Finn se levantó con un sonido de incredulidad.

– Bueno, si no está interesado en ella, ¿hemos de volver pronto a la vieja mansión?

Con remordimiento, pensó que debía empezar a considerar las mejoras en la vieja mansión, pero su mente se rebelaba. Deseaba quedarse en Bath, aunque solo fuera por un tiempo. ¿Por necesidad o placer? ¿Importaba?

– Creo que sería sensato quedarnos aquí un poco más. Para atar todos los cabos sueltos -manifestó despacio.

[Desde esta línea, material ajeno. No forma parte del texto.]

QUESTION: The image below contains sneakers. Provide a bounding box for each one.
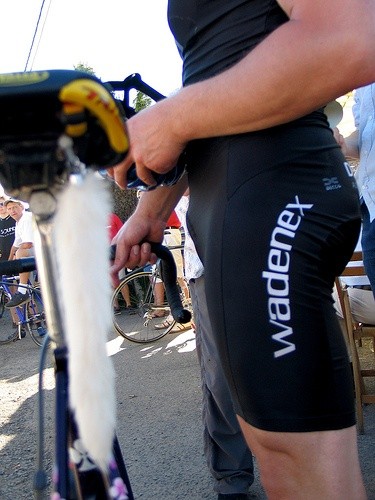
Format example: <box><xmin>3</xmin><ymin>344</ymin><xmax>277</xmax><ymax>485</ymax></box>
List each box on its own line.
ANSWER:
<box><xmin>8</xmin><ymin>329</ymin><xmax>26</xmax><ymax>339</ymax></box>
<box><xmin>5</xmin><ymin>289</ymin><xmax>31</xmax><ymax>309</ymax></box>
<box><xmin>36</xmin><ymin>325</ymin><xmax>45</xmax><ymax>336</ymax></box>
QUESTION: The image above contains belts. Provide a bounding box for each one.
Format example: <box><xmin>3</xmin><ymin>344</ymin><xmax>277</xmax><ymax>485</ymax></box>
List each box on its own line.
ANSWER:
<box><xmin>346</xmin><ymin>285</ymin><xmax>372</xmax><ymax>291</ymax></box>
<box><xmin>165</xmin><ymin>226</ymin><xmax>178</xmax><ymax>229</ymax></box>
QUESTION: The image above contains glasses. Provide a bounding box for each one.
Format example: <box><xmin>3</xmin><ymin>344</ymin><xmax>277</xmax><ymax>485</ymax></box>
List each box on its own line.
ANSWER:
<box><xmin>0</xmin><ymin>203</ymin><xmax>3</xmax><ymax>207</ymax></box>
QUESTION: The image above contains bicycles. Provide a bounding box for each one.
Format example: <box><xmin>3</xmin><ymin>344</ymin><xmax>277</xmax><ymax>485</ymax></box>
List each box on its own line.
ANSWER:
<box><xmin>0</xmin><ymin>274</ymin><xmax>50</xmax><ymax>349</ymax></box>
<box><xmin>111</xmin><ymin>230</ymin><xmax>192</xmax><ymax>344</ymax></box>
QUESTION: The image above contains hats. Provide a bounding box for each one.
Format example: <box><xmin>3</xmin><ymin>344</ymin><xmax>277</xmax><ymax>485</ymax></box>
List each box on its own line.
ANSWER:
<box><xmin>3</xmin><ymin>197</ymin><xmax>21</xmax><ymax>206</ymax></box>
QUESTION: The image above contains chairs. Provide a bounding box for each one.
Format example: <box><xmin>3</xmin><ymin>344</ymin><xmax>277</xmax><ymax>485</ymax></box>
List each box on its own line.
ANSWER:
<box><xmin>334</xmin><ymin>251</ymin><xmax>375</xmax><ymax>434</ymax></box>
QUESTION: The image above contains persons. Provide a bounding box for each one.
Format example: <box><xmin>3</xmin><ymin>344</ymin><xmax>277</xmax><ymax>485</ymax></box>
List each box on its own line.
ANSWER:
<box><xmin>105</xmin><ymin>0</ymin><xmax>375</xmax><ymax>500</ymax></box>
<box><xmin>0</xmin><ymin>82</ymin><xmax>375</xmax><ymax>500</ymax></box>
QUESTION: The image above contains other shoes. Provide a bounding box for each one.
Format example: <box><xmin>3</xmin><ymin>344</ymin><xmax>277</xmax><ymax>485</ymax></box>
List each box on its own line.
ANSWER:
<box><xmin>127</xmin><ymin>306</ymin><xmax>136</xmax><ymax>315</ymax></box>
<box><xmin>154</xmin><ymin>320</ymin><xmax>174</xmax><ymax>328</ymax></box>
<box><xmin>169</xmin><ymin>321</ymin><xmax>191</xmax><ymax>332</ymax></box>
<box><xmin>114</xmin><ymin>308</ymin><xmax>121</xmax><ymax>315</ymax></box>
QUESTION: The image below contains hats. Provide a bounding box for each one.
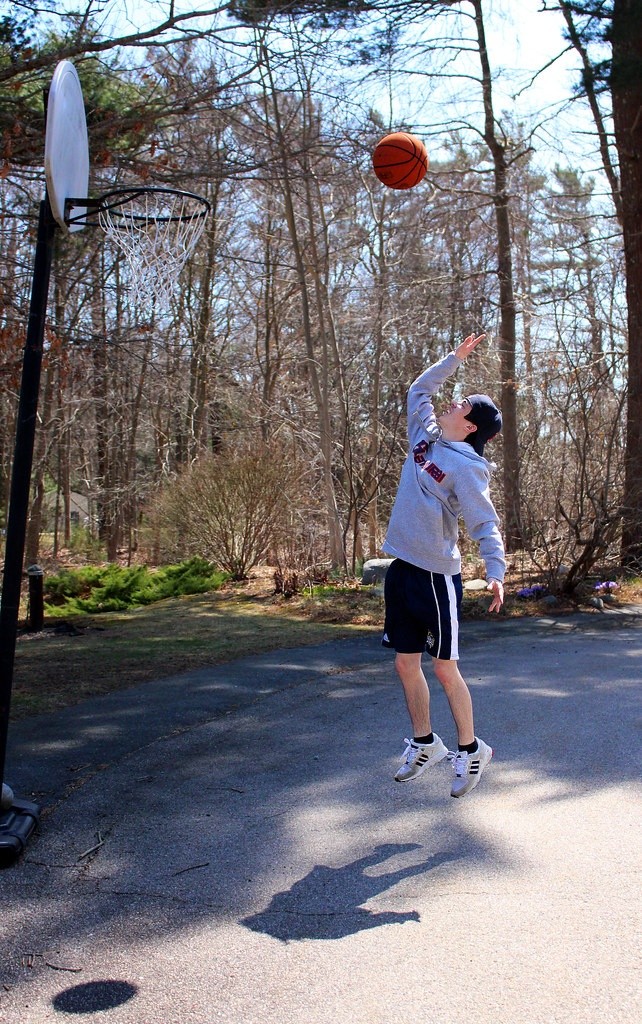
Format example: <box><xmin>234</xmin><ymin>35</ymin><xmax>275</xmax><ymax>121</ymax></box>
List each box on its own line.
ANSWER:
<box><xmin>463</xmin><ymin>394</ymin><xmax>503</xmax><ymax>457</ymax></box>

– Bueno, me parece perfecto -devolvió la copa al aparador-. A mí no me avergüenza reconocer que me apetece ver con qué sale a continuación la joven.

– Sí -admitió-. Toda la situación está resultando mucho más entretenida de lo que había imaginado.

Después de todo, con Whalsey y Cheever exonerados en lo referente al collar, Georgiana tendría que poner sus miras en otro sospechoso.

– Pero encárguese de que no se le meta bajo la piel -dijo Finn, volviéndose para mirarlo-. Muchas veces una cara bonita ha representado la caída de un hombre, y quiero recordarle todo lo que usted tendría que perder.

– Te aseguro que de eso no hay peligro -bufó-. No pienso sucumbir a los dudosos encantos de esa joven -hizo a un lado el recuerdo de tenerla en sus brazos, suave, cálida y entregada, y se concentró en su extravagante conducta-. Sin embargo -frunció el ceño-, hay una cosa que me preocupa.